╔══

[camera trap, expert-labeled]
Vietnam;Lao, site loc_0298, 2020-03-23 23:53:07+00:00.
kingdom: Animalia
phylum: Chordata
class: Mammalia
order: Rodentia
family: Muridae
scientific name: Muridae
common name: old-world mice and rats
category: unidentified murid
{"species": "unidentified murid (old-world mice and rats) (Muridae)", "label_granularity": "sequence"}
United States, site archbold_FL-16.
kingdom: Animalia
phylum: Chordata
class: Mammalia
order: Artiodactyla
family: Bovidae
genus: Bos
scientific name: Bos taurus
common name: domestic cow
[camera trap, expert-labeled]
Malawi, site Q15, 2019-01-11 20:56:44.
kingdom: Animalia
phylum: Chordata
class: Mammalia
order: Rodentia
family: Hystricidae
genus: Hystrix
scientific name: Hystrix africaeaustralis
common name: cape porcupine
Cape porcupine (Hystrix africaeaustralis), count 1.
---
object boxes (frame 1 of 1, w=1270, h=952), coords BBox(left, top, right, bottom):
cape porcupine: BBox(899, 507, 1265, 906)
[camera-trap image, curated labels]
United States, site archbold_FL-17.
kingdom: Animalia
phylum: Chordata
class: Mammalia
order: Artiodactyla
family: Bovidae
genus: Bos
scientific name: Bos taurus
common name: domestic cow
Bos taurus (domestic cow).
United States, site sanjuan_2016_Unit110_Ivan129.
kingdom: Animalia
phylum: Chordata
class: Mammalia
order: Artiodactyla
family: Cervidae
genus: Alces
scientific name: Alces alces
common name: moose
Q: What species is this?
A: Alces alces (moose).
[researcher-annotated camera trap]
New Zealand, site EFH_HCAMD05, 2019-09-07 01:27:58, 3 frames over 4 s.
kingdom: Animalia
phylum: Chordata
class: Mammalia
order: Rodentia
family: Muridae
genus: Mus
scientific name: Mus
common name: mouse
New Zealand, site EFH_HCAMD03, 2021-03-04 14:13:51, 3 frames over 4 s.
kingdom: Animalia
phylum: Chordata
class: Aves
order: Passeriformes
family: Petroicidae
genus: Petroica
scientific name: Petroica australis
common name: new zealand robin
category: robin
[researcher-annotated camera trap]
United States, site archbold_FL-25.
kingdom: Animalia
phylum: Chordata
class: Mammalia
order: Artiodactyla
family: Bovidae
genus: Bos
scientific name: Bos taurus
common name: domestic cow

╚══

WHAT TO WORK ON => Return all data verbatim.

ANSWER SPACE =>
[camera trap, expert-labeled]
Vietnam;Lao, site loc_0298, 2020-03-23 23:53:07+00:00.
kingdom: Animalia
phylum: Chordata
class: Mammalia
order: Rodentia
family: Muridae
scientific name: Muridae
common name: old-world mice and rats
category: unidentified murid
{"species": "unidentified murid (old-world mice and rats) (Muridae)", "label_granularity": "sequence"}
United States, site archbold_FL-16.
kingdom: Animalia
phylum: Chordata
class: Mammalia
order: Artiodactyla
family: Bovidae
genus: Bos
scientific name: Bos taurus
common name: domestic cow
[camera trap, expert-labeled]
Malawi, site Q15, 2019-01-11 20:56:44.
kingdom: Animalia
phylum: Chordata
class: Mammalia
order: Rodentia
family: Hystricidae
genus: Hystrix
scientific name: Hystrix africaeaustralis
common name: cape porcupine
Cape porcupine (Hystrix africaeaustralis), count 1.
---
object boxes (frame 1 of 1, w=1270, h=952), coords BBox(left, top, right, bottom):
cape porcupine: BBox(899, 507, 1265, 906)
[camera-trap image, curated labels]
United States, site archbold_FL-17.
kingdom: Animalia
phylum: Chordata
class: Mammalia
order: Artiodactyla
family: Bovidae
genus: Bos
scientific name: Bos taurus
common name: domestic cow
Bos taurus (domestic cow).
United States, site sanjuan_2016_Unit110_Ivan129.
kingdom: Animalia
phylum: Chordata
class: Mammalia
order: Artiodactyla
family: Cervidae
genus: Alces
scientific name: Alces alces
common name: moose
Q: What species is this?
A: Alces alces (moose).
[researcher-annotated camera trap]
New Zealand, site EFH_HCAMD05, 2019-09-07 01:27:58, 3 frames over 4 s.
kingdom: Animalia
phylum: Chordata
class: Mammalia
order: Rodentia
family: Muridae
genus: Mus
scientific name: Mus
common name: mouse
New Zealand, site EFH_HCAMD03, 2021-03-04 14:13:51, 3 frames over 4 s.
kingdom: Animalia
phylum: Chordata
class: Aves
order: Passeriformes
family: Petroicidae
genus: Petroica
scientific name: Petroica australis
common name: new zealand robin
category: robin
[researcher-annotated camera trap]
United States, site archbold_FL-25.
kingdom: Animalia
phylum: Chordata
class: Mammalia
order: Artiodactyla
family: Bovidae
genus: Bos
scientific name: Bos taurus
common name: domestic cow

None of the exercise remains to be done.